The Mercedes driver was displeased with the decision to penalise Fernando Alonso for positioning his Aston Martin too far left in his grid box at the Jeddah Corniche Circuit, calling for "common sense" from the FIA.
But Alonso was also handed a further penalty for failing to serve his initial punishment correctly, though this was reversed after a right-to-review hearing.
"With regards to his pitstop, I don't know what happened and why he received the further penalty exactly but a 10-second is too extreme in that case again," said Russell, speaking before the reversal of the penalty.
"So I'm not too sure it's just making it a little bit, I guess, frustrating for everybody."

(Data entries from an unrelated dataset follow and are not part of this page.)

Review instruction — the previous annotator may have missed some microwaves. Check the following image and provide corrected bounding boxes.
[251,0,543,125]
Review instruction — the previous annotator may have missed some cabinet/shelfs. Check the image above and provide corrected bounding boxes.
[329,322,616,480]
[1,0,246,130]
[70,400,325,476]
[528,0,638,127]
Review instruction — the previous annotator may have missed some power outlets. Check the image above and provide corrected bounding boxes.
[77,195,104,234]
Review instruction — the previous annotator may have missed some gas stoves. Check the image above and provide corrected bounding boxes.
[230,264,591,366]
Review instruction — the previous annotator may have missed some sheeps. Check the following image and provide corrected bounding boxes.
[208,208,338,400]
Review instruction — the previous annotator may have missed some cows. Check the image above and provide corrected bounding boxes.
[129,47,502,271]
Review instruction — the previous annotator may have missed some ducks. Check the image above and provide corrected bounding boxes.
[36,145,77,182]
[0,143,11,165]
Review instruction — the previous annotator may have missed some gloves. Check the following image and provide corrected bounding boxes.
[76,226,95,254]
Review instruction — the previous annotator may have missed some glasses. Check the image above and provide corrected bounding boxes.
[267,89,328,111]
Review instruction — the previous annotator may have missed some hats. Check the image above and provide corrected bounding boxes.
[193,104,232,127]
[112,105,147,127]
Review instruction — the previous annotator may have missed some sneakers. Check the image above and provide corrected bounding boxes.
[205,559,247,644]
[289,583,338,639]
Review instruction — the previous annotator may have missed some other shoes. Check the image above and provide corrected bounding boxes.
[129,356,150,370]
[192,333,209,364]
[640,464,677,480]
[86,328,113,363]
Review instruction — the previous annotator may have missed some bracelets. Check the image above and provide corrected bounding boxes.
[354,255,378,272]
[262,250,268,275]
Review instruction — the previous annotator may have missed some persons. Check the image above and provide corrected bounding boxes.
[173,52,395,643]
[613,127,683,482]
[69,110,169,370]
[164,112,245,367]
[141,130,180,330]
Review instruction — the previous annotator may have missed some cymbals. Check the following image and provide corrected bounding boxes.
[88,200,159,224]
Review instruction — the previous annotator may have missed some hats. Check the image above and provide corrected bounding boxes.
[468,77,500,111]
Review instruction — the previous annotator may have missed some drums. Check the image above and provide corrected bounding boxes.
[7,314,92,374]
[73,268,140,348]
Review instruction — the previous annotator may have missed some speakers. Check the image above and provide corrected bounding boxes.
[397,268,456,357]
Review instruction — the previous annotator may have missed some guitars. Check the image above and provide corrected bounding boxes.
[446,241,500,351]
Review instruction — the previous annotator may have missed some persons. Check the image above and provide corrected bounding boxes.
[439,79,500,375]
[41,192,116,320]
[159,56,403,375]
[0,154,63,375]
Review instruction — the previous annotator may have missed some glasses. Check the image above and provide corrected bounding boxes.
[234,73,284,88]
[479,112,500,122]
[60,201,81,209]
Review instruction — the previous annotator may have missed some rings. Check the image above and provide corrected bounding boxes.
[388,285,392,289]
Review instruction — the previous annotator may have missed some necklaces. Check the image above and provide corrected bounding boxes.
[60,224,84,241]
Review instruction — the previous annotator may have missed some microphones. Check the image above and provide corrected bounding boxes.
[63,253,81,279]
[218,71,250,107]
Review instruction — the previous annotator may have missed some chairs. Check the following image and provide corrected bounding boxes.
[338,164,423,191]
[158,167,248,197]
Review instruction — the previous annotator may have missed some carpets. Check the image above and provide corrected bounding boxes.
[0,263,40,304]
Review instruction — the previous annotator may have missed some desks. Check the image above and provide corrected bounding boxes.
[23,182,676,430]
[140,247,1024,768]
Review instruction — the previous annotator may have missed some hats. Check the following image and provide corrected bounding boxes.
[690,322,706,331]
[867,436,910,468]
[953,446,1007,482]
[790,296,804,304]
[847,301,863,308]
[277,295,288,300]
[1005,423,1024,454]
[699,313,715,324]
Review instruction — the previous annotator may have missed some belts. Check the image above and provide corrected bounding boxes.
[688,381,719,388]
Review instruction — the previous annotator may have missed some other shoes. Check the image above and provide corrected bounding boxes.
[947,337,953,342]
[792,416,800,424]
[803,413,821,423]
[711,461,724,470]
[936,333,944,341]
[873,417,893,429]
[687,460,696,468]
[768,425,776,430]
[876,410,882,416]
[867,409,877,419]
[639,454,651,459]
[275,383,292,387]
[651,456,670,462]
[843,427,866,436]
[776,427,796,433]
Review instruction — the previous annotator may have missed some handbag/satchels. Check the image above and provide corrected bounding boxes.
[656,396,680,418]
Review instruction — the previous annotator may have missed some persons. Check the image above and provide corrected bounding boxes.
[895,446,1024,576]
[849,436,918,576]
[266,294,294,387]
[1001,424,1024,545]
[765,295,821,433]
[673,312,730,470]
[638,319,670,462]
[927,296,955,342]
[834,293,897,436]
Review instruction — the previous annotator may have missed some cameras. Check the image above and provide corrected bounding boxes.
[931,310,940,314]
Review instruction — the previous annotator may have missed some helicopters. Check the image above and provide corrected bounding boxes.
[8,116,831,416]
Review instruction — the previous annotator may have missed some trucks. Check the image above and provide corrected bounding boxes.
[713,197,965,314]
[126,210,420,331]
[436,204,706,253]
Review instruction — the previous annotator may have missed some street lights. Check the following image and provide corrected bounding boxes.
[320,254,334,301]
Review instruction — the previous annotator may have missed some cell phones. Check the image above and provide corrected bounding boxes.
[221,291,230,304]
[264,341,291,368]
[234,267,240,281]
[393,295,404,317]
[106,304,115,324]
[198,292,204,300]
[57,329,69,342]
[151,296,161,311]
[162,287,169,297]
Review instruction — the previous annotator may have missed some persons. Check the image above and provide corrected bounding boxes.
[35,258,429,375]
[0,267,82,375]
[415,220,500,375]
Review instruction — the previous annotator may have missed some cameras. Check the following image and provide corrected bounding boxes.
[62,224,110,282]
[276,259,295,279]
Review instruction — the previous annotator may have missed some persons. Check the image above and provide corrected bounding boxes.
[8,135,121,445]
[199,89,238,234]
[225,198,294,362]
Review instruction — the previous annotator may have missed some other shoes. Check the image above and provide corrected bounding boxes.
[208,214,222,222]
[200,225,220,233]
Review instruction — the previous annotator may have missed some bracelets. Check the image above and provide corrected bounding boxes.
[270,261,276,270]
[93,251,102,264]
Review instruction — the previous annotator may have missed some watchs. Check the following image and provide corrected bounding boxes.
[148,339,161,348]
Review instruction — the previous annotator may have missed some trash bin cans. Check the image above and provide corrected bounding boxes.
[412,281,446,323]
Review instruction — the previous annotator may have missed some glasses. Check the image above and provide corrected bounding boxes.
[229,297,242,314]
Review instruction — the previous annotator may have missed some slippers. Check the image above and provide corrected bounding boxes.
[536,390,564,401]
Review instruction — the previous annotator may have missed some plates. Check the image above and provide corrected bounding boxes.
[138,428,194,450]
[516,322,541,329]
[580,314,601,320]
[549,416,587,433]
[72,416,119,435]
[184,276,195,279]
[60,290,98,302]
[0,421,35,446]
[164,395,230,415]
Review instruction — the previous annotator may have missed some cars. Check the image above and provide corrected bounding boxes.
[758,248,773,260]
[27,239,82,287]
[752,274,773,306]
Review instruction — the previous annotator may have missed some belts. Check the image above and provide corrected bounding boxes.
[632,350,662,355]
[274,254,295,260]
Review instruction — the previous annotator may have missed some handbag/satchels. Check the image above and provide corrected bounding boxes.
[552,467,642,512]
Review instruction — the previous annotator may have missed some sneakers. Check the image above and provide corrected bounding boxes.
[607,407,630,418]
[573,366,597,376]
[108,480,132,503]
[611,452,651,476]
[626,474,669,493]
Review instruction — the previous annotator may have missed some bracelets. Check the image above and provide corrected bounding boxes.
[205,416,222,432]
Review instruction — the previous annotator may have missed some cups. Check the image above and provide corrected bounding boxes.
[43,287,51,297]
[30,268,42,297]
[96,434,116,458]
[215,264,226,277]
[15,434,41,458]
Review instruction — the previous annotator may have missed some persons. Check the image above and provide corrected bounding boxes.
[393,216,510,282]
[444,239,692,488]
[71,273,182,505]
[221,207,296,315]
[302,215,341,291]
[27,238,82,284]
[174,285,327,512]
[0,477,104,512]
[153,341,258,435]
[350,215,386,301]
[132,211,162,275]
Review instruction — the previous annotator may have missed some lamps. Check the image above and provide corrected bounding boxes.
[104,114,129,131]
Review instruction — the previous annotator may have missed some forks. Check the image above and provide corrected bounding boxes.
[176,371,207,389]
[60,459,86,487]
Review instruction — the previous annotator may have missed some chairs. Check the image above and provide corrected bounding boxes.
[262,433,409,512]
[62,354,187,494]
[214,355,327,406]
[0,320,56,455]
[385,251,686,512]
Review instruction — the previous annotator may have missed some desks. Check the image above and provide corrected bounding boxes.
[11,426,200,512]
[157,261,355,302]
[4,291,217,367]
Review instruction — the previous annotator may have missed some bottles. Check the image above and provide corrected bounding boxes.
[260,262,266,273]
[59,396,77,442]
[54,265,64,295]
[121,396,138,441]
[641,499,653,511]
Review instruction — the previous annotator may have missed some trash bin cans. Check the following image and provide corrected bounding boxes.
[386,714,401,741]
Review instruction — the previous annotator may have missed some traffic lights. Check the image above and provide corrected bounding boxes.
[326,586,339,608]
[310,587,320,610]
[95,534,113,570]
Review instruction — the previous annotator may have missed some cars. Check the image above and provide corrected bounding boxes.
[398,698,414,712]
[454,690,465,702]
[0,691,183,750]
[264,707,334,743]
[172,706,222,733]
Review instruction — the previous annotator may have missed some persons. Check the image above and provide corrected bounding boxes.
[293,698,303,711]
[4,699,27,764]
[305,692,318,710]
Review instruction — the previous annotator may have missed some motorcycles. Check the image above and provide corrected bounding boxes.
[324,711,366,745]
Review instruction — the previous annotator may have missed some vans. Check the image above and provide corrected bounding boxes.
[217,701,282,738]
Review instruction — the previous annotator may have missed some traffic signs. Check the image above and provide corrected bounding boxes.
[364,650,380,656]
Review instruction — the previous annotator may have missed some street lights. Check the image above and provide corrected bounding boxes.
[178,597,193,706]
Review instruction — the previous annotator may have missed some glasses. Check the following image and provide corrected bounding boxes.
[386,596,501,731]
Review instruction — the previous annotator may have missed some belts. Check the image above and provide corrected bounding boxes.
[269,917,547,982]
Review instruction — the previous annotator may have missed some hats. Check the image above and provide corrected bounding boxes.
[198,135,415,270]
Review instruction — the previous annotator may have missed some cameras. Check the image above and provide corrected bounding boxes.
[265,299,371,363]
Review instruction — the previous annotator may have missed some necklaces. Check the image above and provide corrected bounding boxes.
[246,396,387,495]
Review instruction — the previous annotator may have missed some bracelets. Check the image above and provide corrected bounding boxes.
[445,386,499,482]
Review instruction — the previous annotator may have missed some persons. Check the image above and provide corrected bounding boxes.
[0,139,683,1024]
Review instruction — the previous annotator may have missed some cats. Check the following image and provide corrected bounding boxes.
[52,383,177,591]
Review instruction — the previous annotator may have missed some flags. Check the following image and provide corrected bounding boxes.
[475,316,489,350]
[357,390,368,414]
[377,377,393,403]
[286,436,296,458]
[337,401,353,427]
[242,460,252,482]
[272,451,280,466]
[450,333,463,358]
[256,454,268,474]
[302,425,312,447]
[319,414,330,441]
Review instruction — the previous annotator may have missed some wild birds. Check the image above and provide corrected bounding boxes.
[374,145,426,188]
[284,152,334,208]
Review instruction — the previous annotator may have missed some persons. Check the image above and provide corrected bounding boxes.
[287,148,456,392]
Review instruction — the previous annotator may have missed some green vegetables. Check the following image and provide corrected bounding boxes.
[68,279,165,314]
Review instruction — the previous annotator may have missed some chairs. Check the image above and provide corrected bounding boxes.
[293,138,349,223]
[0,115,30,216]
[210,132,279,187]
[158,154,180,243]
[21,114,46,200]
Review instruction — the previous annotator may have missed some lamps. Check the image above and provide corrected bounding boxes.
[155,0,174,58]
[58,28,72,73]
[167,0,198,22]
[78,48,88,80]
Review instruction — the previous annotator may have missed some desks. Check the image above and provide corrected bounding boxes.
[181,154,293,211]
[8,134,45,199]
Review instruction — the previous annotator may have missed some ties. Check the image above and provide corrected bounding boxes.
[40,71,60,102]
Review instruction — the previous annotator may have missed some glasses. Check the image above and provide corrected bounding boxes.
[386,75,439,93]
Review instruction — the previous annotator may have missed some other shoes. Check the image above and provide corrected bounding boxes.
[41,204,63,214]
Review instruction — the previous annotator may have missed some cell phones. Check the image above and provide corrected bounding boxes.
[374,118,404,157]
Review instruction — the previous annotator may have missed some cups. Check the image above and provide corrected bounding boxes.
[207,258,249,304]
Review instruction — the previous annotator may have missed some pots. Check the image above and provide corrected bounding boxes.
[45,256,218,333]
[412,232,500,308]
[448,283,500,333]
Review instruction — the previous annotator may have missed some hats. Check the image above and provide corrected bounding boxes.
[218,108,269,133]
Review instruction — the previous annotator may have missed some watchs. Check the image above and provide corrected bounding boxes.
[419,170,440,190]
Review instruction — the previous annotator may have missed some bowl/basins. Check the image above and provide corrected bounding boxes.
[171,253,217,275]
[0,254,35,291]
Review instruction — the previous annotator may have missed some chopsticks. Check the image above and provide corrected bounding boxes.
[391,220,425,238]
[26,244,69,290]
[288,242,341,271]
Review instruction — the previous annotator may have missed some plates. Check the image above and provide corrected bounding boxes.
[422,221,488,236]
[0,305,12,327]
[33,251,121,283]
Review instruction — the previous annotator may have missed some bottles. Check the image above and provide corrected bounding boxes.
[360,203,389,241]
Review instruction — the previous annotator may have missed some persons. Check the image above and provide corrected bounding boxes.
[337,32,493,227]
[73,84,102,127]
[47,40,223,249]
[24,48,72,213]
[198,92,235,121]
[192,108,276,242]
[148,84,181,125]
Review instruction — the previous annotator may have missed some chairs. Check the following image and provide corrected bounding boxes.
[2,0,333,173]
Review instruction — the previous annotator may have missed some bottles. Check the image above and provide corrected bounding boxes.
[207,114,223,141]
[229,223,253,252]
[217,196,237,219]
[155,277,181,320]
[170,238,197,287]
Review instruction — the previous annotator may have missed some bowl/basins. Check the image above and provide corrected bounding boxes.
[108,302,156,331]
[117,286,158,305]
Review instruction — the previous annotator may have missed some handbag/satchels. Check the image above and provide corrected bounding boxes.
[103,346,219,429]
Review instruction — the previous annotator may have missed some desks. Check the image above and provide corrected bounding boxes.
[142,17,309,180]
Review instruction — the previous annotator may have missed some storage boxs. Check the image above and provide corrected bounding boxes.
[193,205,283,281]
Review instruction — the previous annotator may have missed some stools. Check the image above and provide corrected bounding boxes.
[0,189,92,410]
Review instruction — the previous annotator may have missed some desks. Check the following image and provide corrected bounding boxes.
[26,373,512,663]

'We need to come together'
Russell, who serves as director for the Grand Prix Drivers' Association, also took aim at the strict track limits enforced during qualifying that saw Logan Sargeant lose his best effort in Q1.
"There's a lot of conversations that were going on this weekend about which lines you could touch, which lines you couldn't touch, especially at the pit exit, and on the pit entry.
"In qualifying, we saw a number of cars get laps deleted for touching a bit of the red paint, ending their lap.
"I just thought that was a little bit senseless, really, so I think we all need to come together and just find a common centre ground."